Так хотелось напиться, искупаться в реке. И, как чудо, на миг возникло видение. Наташенька, четырехлетняя дочурка, любила подавать умываться, когда он, пыльный, возвращался с учений. Они выходили во двор. Казанцев ставил полное ведро воды. Наташа черпала оттуда ковшиком и сразу весь его выливала ему на затылок и шею…
А немецкие танки шли и шли, проламывая для себя коридор. Их гул уже слышался далеко в тылу. Но на позициях батальона и дальше вправо и за спиною бой не затихал. Не переставало греметь и по ту сторону коридора.
В третью роту попасть не удалось: над головами начала выгружаться очередная партия «юнкерсов». А когда бомбежка кончилась, из третьей роты подошли пятеро солдат. Они несли на плащ-палатке комиссара, вернее, то, что осталось от него.
— Роты нет больше… Танками передавили, — доложил Казанцеву сержант в облипшей на спине гимнастерке, нагнулся, поправил каску на комиссаре. — Мы все пятеро вроде крестников доводимся ему. Раздавленный, уже без ног, кинул бутылку последнему танку на мотор… Димку все спрашивает…

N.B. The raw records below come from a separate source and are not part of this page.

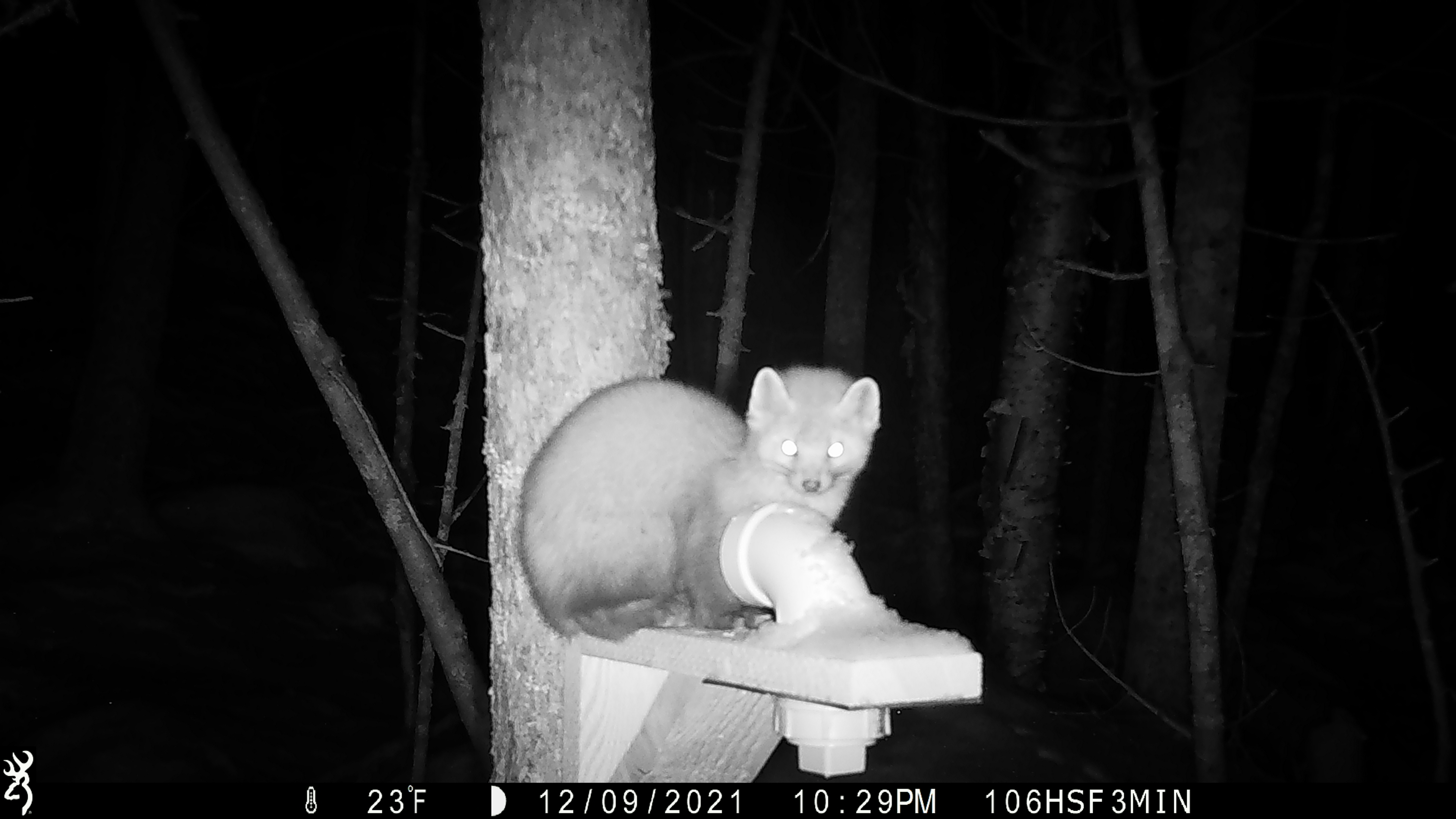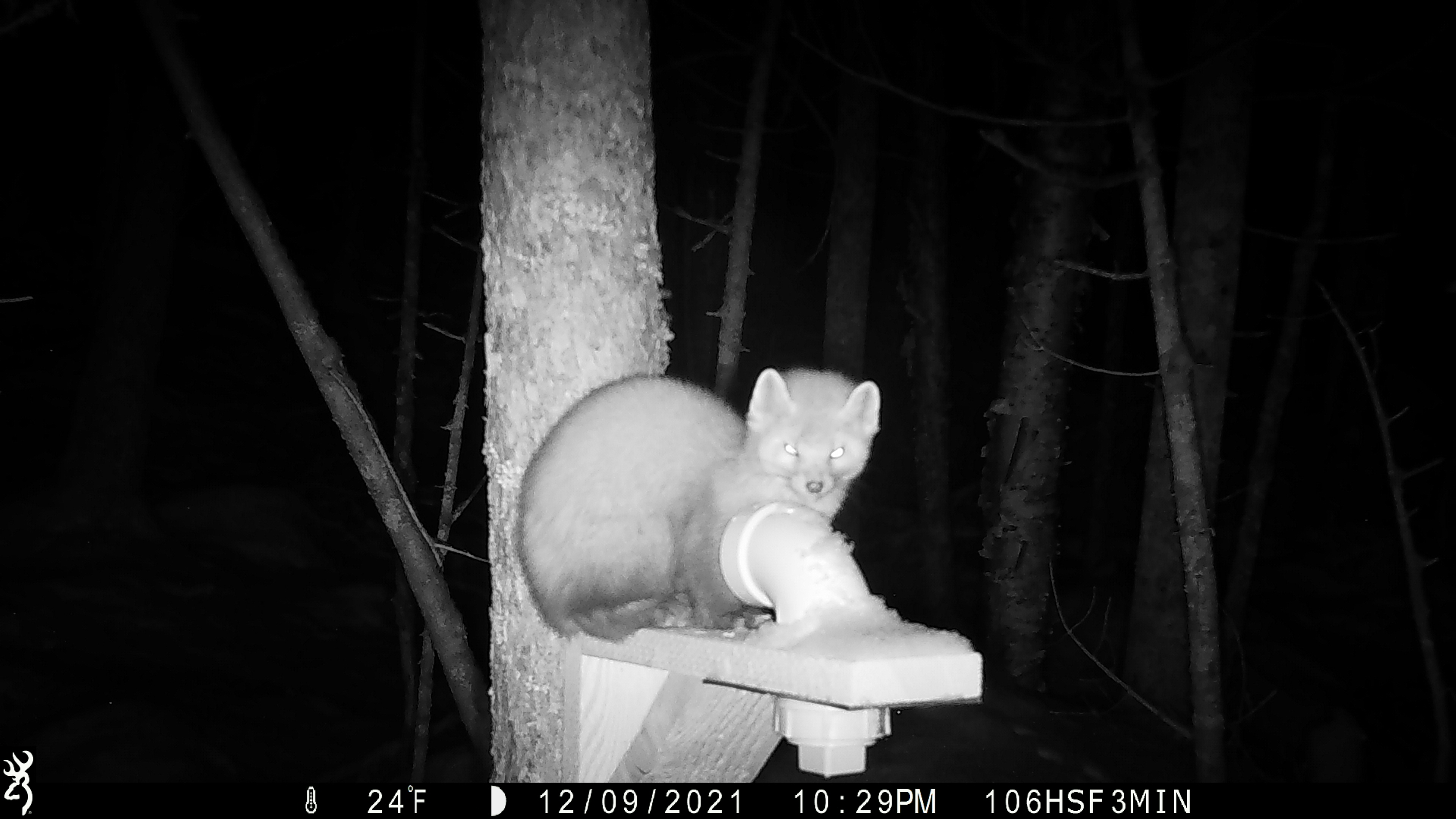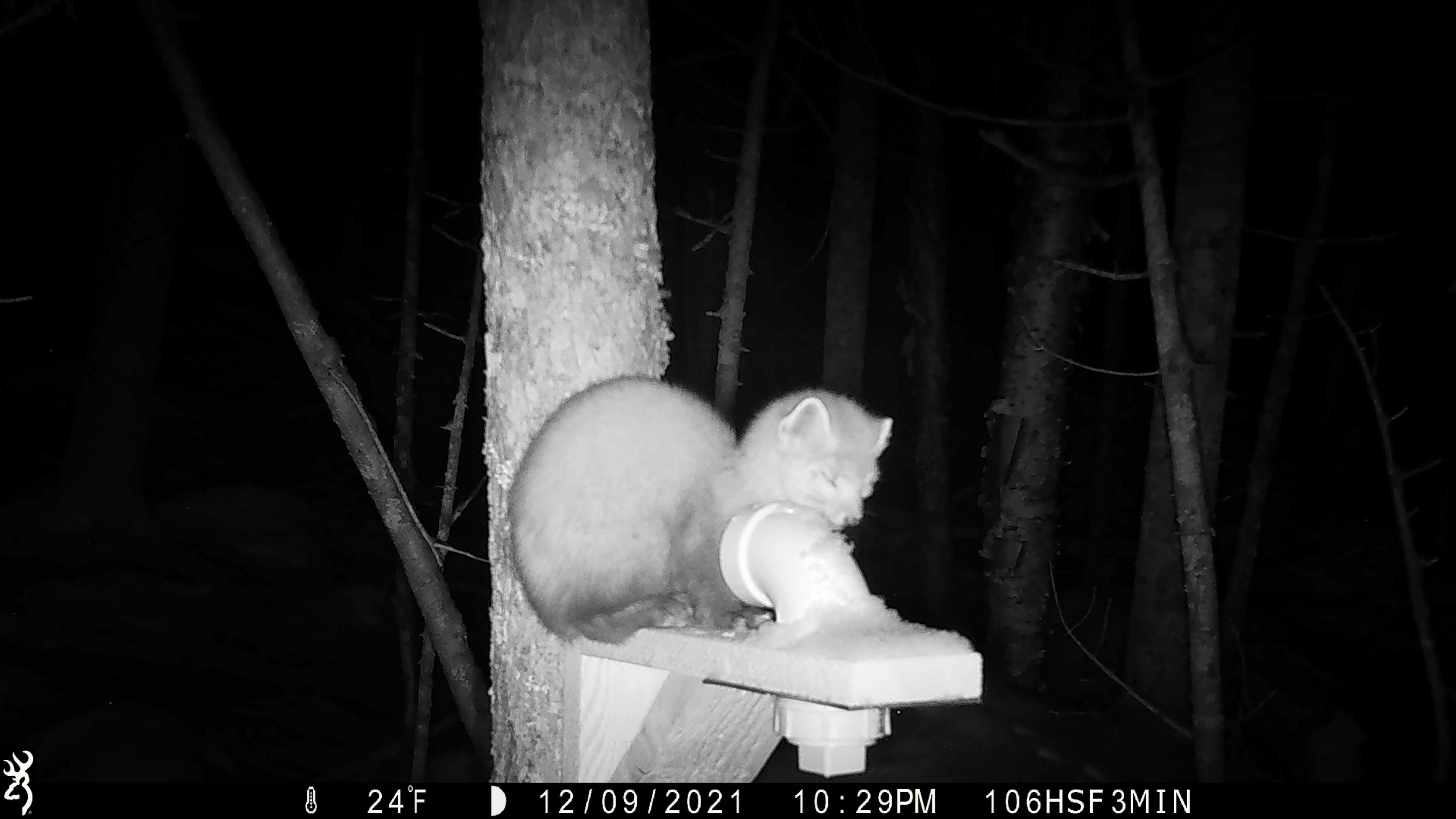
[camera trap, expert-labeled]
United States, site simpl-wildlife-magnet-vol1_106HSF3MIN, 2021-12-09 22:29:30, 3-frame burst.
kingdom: Animalia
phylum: Chordata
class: Mammalia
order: Carnivora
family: Mustelidae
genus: Martes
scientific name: Martes americana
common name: american marten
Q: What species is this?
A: American marten (Martes americana).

Ноги комиссара выше колен были расплющены гусеницами. Сквозь рваные вязколипкие брючины торчали осколки розовых костей. Губы уже обметало землей, щеки опадали, нос заострился. Только глаза не хотели умирать. Живые, умные, истерзанные болью. Он похрустел зубами, сжевал розовую пузыристую пену с губ.

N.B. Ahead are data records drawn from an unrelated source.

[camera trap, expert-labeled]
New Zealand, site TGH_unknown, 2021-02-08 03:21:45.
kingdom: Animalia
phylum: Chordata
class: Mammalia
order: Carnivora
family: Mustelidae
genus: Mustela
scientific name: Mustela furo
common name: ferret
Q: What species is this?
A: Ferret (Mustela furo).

— Не плачь, Витек. Солдатской смертью помираю. — Ногти в черных ободках скребнули рваный с перепончатым следом гусеничного трака планшет. — Завещание у меня тут… Димке… сыну… Свободными минутами писал. — Комиссар одолел тяжесть землистых набухших век, понимающе трезво глянул уже оттуда, откуда-то издалека, сказал: — Солдата береги… Россию всегда солдат спасал…
Над голубоватой круговиной чабера рядом с окопом, где лежал комиссар, вились пчелы — садились, домовито барахтались в пахучем цвету, взлетали. Казанцева даже оторопь взяла при виде этих пчел, и плечи холодом свело. «Медов зараз сила. Холостая земля жирует, бурьяны плодит. Взяток богатый», — ужасающе просто скрипел в ушах голос дедка в холстяных штанах и такой же рубахе, который вчера под вечер угощал их в лесной балке на пасеке медом.
Комиссар тоже, кажется, заметил голубоватый лоскут чабера и пчел над ним. Из уголка глаза выкатилась слеза, застряла в раздумье на скулах и, петляя в щетине, сбежала за ухо на шею. Щеки как-то разом опали, серо заблестели скулы.
— Середь России смерть принимаю, Витек… Прощайте! — чуть внятно прошелестел он губами.
Пригибая полынь, проревел «юнкерс». На крыльях его заплясали желтые огоньки. Косые в полете полотнища дыма и пыли сшила железная строчка пулеметной очереди.